A column that questions the fundamental value of the current CPS will elicit outraged feedback from social workers who protest that they sincerely care for children. I believe them without question. For one thing, I have a sister-in-law working within that system.
The problem is not the intentions of individuals but the structure and rules of the CPS, such as confidentiality. As long as those rules remain, the institution will harm children.
Consider an analogy: a factory with machinery and procedures designed to build airplanes. A worker on the factory floor loudly protests that he is there to build motor boats. But, as long as he uses the factory's machines and follows its rules, he will produce airplanes whatever his intentions. The structure of the institution defines the product, not the worker's intentions.
What is necessary to protect other Anthonys within the system?
First and foremost: transparency. Both Roberson and Sullivan drew a shroud of silence across Anthony's body. Confidentiality was never meant to hinder the investigation into dead children. A threatened bureaucracy is using silence to immunize itself. As Rep. Hinkle has said, "You cannot hide behind confidentiality when there's been an obvious wrongdoing."

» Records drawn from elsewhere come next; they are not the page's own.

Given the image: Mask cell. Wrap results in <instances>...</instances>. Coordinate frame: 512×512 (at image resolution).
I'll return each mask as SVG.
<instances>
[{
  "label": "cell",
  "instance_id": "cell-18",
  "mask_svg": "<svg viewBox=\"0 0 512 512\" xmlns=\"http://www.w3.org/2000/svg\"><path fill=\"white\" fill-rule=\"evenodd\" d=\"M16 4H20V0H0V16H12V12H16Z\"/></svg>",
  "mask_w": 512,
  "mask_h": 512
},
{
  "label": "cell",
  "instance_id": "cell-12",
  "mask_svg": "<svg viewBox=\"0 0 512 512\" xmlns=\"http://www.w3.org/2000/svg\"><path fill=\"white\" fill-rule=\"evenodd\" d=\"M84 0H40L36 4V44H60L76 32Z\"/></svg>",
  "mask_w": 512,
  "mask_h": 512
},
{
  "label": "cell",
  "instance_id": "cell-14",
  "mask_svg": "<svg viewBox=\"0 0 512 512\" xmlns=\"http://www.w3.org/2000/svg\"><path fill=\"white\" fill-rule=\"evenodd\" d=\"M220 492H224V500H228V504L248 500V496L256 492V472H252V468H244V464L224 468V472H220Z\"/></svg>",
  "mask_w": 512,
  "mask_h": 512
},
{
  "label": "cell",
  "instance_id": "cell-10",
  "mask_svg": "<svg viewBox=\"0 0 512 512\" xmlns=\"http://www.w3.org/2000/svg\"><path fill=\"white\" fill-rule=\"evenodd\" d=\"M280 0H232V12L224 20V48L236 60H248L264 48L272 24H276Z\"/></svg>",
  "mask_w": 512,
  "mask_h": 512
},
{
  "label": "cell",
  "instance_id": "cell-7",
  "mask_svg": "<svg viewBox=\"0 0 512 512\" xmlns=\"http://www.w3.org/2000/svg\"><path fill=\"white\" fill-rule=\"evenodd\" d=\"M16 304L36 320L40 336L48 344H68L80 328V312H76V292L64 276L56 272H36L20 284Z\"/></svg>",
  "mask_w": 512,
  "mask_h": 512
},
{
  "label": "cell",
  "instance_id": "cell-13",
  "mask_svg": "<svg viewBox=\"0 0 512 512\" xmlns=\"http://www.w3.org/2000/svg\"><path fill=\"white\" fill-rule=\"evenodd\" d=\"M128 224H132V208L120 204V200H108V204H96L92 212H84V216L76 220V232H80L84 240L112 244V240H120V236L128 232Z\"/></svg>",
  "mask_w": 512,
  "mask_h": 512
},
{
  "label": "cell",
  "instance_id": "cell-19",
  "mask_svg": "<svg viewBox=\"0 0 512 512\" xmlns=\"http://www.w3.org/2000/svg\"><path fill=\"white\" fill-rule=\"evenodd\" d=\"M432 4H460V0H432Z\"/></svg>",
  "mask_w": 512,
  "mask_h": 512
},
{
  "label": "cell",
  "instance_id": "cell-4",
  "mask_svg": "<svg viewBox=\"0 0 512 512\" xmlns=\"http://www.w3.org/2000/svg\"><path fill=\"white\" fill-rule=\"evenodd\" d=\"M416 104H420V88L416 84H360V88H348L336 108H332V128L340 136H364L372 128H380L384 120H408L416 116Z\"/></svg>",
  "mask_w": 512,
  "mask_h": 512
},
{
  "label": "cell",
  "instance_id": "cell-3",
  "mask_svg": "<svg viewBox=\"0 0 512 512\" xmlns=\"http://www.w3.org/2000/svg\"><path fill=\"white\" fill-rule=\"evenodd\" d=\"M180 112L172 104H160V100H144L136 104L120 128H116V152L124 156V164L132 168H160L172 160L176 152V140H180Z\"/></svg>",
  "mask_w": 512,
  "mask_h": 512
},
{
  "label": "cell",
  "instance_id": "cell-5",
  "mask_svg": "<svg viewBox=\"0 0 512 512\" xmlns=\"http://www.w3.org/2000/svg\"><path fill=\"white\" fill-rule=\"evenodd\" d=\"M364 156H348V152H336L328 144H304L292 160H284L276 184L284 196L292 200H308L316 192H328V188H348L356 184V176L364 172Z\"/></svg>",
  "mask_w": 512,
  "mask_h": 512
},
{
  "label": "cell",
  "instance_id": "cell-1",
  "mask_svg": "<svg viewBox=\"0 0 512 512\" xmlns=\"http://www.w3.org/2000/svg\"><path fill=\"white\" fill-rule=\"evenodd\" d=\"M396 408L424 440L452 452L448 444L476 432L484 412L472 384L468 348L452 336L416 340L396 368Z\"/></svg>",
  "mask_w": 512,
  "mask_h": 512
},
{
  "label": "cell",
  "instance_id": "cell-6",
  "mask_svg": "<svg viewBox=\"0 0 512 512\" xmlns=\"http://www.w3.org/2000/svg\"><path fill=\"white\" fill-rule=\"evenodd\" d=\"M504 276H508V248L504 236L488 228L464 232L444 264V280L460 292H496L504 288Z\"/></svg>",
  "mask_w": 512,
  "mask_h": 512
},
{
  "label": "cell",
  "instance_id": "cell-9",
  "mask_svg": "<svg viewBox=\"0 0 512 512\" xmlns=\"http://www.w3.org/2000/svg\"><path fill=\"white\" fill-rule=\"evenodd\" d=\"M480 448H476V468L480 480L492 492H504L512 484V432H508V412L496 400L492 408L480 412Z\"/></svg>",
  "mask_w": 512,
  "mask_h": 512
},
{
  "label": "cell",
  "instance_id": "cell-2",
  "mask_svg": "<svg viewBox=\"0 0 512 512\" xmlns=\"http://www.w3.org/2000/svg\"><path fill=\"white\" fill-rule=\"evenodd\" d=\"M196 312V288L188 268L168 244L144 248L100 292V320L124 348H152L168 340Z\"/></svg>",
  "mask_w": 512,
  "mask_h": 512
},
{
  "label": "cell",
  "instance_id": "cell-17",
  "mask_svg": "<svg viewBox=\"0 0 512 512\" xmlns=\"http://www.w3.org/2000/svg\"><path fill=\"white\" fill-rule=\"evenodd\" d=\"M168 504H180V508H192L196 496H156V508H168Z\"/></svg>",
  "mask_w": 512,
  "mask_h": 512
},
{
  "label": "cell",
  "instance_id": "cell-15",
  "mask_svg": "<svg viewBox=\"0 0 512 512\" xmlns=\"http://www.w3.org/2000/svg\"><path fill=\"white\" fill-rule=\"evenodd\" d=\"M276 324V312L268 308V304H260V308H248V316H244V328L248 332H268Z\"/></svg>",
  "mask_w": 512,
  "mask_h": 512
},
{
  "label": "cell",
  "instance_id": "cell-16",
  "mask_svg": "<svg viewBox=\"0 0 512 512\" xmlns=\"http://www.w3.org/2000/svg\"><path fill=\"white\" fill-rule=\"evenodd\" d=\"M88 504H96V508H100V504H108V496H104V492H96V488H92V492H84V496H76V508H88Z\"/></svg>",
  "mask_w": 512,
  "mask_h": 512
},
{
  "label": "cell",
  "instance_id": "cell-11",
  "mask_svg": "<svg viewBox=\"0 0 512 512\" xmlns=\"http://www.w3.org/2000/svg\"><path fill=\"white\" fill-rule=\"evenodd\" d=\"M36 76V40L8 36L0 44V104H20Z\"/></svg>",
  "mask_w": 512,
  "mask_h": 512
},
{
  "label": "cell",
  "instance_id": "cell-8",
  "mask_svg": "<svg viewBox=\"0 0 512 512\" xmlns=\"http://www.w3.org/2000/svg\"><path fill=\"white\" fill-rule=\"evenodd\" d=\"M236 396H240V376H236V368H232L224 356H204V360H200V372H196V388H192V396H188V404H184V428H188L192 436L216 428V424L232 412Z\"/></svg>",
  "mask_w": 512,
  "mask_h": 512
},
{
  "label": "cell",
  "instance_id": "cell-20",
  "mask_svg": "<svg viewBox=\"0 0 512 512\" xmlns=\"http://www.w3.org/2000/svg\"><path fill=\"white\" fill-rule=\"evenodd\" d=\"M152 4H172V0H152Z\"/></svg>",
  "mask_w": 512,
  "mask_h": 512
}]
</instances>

But the actions of the Indiana CPS amount to more than this. They are attempting to shift the blame for dead children away from their own policies onto the shoulders of society.
Sullivan, before the Indiana Commission on Abused and Neglected Children and Their Families, asked, "Does it make more sense for the child protective service workers to be sitting outside a juvenile justice courtroom or located with the police?" She suggested that caseworkers should be protected from "illegal drug labs" and other threats by being further removed from public access by being housed in police stations or courthouses. Who protects Anthony from them?
The CPS does not need more confidentiality, more difficult access and less accountability. There is no overriding reason for silence: the deaths of Mark and Anthony do not threaten national security or compromise the witness protection program. They raise questions that threaten the structure of an institution that may be complicit in killing the very children it was constructed to protect.
Short of deconstructing CPS, the solution is more -- not less -- accessibility and the imposition of criminal liability for the gross misconduct of caseworkers and superiors.